The cooperative launched its soft rollout on November 10, initially through Delhi Traffic Police’s prepaid taxi booths at Delhi International Airport. The driver-facing app went live in Delhi on November 13 and in Rajkot, Gujarat, on November 26. According to Shah’s statement to the Lok Sabha, the platform initially registered over 37,000 drivers. That number has now grown past 51,000 across cars, autos, and bikes in New Delhi and Saurashtra, with ambitions to reach 5,000 more drivers by year-end and 100,000 nationwide by 2030.
Bharat Taxi is backed by eight major cooperative institutions, including the National Cooperative Development Corporation, Amul (Gujarat Cooperative Milk Marketing Federation), NABARD, IFFCO, and the National Dairy Development Board. Amul’s Managing Director, Jayen Mehta, serves as chairman.
The platform promises transparent fares, no surge pricing, multilingual interfaces, real-time vehicle tracking, 24/7 customer support, and integration with Delhi Metro for seamless last-mile connectivity.
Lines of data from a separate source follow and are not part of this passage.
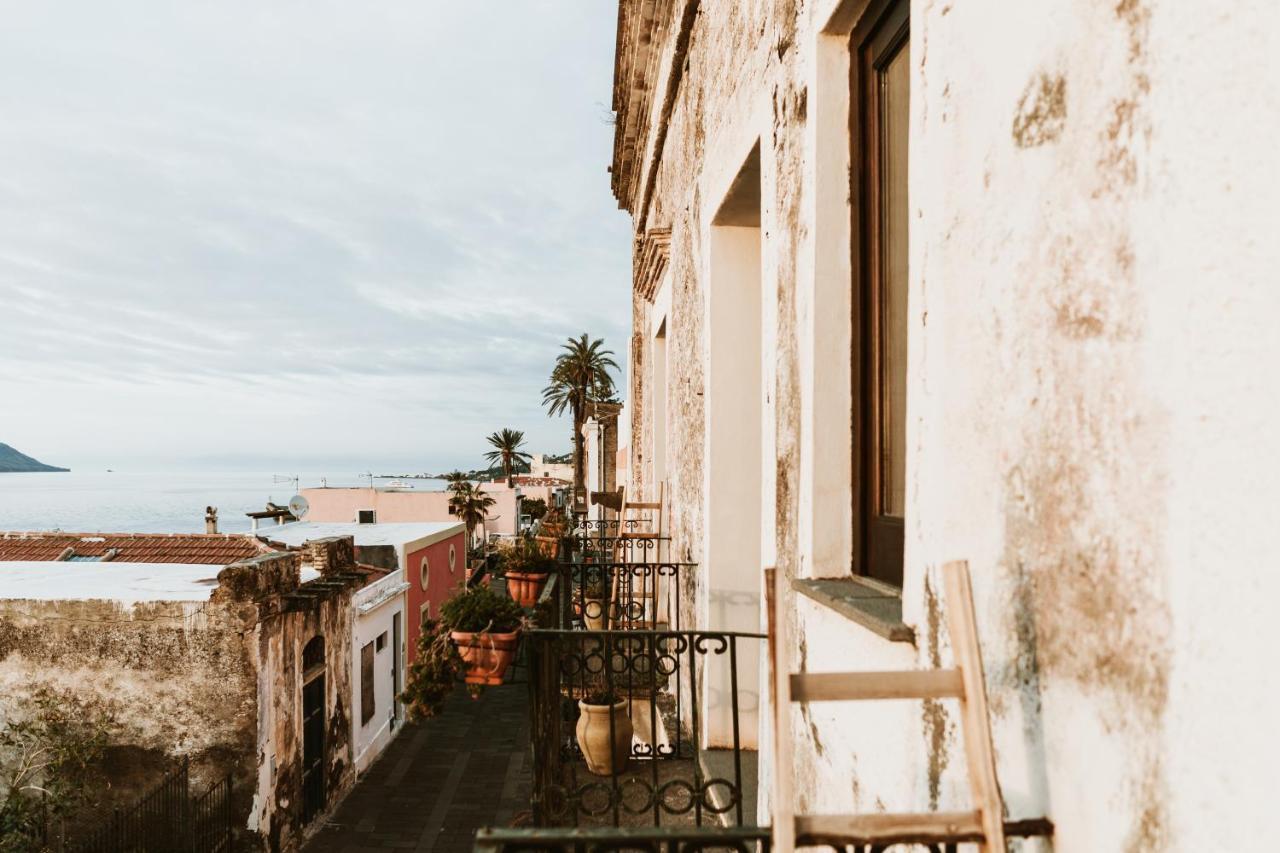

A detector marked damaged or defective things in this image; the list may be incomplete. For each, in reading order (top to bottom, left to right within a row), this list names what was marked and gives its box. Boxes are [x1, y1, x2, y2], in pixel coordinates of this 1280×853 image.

peeling plaster wall [614, 0, 1274, 845]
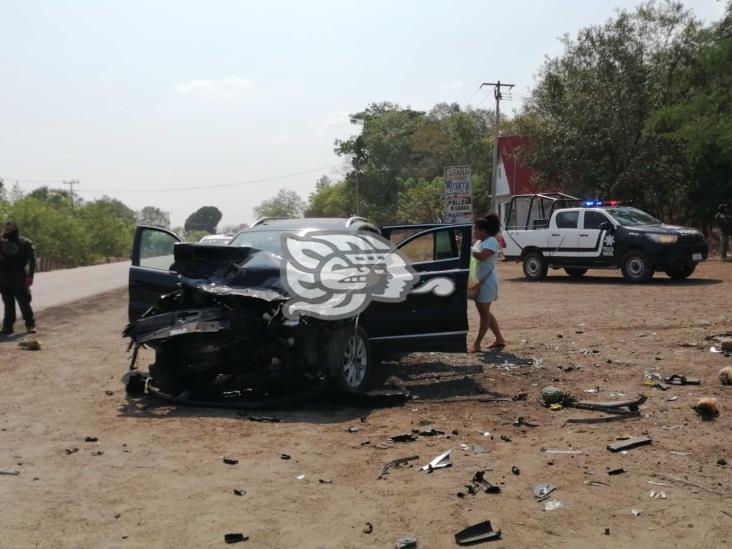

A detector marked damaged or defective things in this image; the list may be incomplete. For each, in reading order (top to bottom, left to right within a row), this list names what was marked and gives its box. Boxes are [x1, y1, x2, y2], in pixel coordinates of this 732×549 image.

car hood crumpled [173, 243, 290, 302]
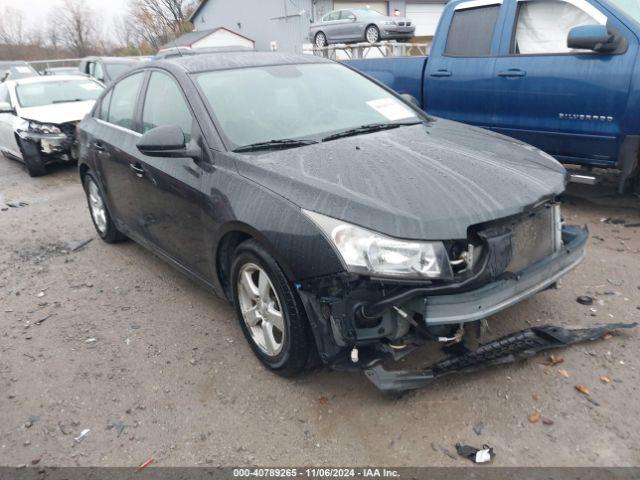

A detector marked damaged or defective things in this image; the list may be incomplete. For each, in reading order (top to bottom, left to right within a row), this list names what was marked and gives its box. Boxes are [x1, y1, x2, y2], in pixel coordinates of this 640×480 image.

damaged white vehicle [0, 76, 104, 177]
broken bumper piece on ground [362, 322, 636, 394]
detached bumper cover [368, 322, 636, 394]
damaged front bumper [368, 322, 636, 394]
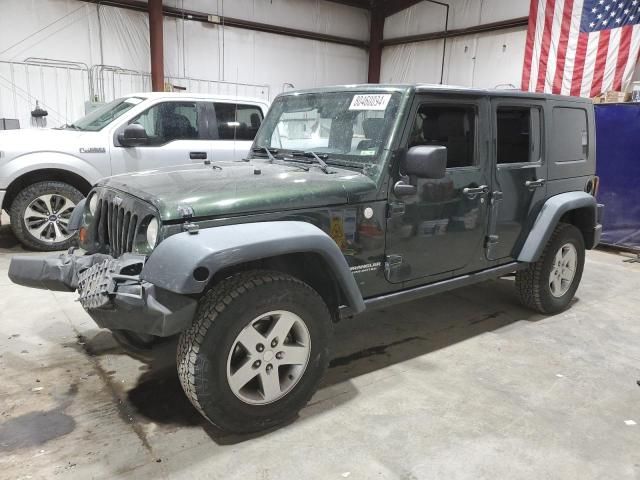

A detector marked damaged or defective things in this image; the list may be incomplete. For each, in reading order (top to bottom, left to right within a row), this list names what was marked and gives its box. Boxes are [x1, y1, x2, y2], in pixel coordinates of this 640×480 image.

front bumper damage [8, 251, 196, 338]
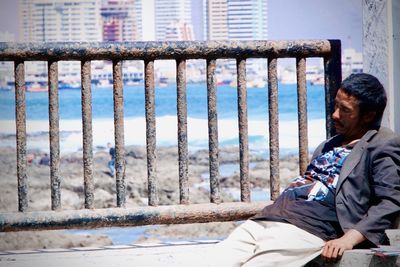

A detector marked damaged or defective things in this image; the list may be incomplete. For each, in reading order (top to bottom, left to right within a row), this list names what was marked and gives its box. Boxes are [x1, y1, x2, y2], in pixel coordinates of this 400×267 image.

rusty bar [0, 40, 338, 61]
rusty metal railing [0, 40, 340, 232]
rusty bar [206, 59, 222, 205]
rusty bar [324, 41, 342, 140]
rusty bar [0, 202, 270, 231]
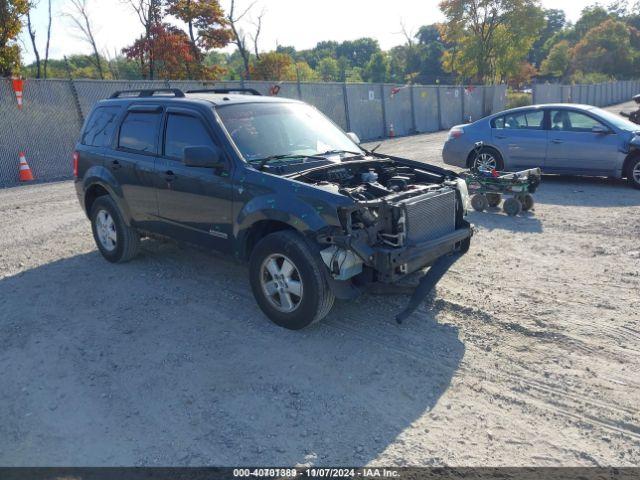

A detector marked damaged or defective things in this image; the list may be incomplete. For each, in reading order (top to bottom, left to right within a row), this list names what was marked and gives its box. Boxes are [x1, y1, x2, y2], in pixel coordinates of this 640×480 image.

damaged dark green suv [76, 88, 476, 330]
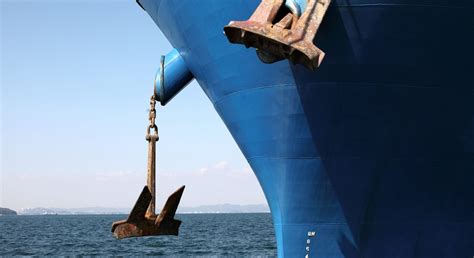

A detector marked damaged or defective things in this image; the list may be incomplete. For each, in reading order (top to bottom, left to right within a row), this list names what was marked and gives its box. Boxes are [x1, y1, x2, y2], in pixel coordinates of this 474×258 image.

rusty anchor [224, 0, 332, 70]
rusty anchor [111, 91, 185, 240]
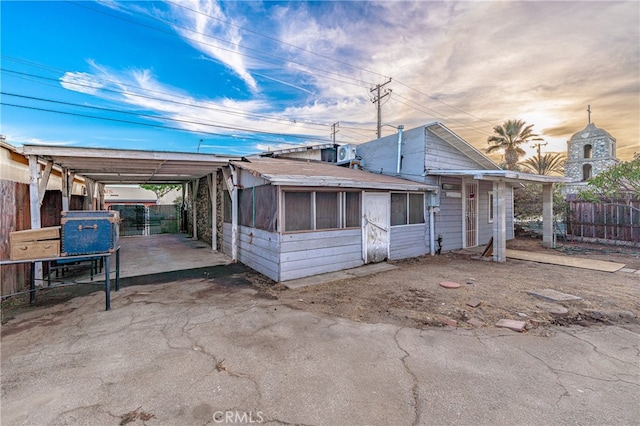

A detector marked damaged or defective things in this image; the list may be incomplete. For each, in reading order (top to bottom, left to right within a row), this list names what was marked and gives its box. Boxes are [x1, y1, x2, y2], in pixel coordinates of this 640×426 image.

cracked concrete driveway [1, 278, 640, 424]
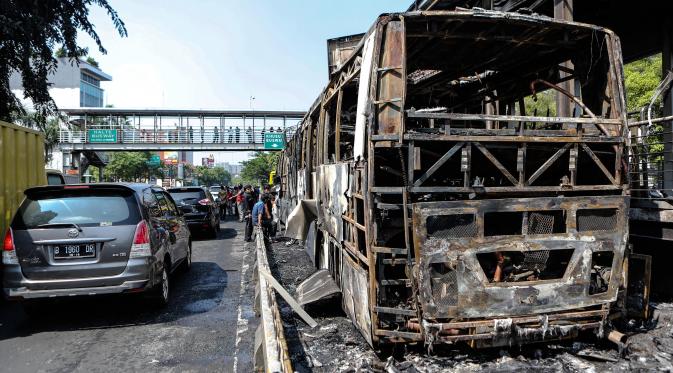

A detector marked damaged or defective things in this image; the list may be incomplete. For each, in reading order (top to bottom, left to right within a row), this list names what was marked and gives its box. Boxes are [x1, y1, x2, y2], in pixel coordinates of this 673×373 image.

burnt bus interior [276, 10, 632, 348]
burned bus [278, 9, 636, 346]
charred bus frame [278, 9, 636, 346]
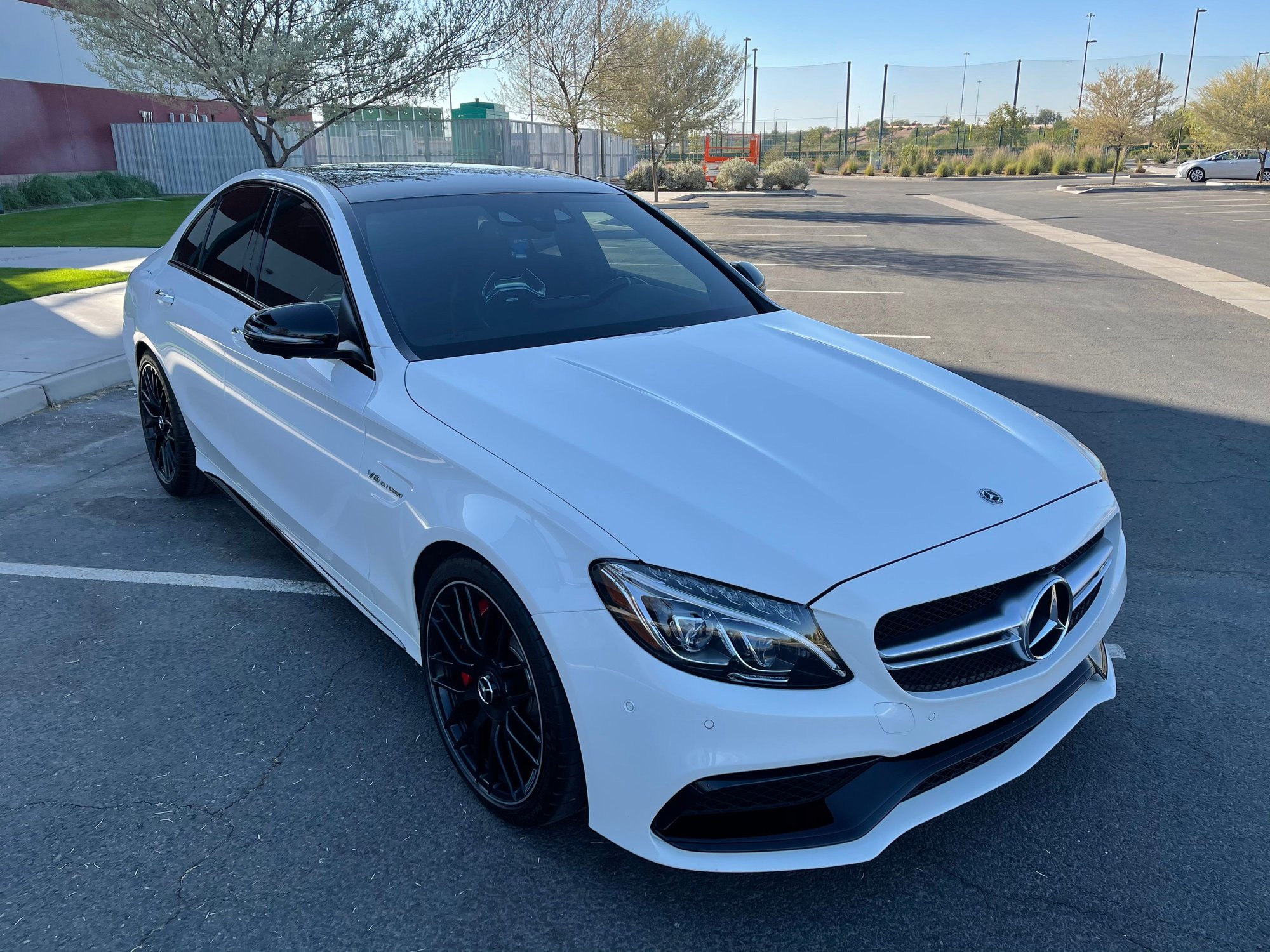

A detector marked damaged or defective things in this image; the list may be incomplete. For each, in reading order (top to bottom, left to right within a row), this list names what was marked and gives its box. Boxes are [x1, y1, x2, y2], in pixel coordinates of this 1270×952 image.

A formal partnership with Delhi Police aims to strengthen safety standards for both drivers and riders.
As India debates the future of work in the gig economy, Bharat Taxi emerges as a significant test case: can a cooperative, zero-commission model scale nationally and compete with entrenched ride-hailing giants? With government backing, major cooperative institutions behind it, and tens of thousands of drivers already enrolled, the experiment has begun.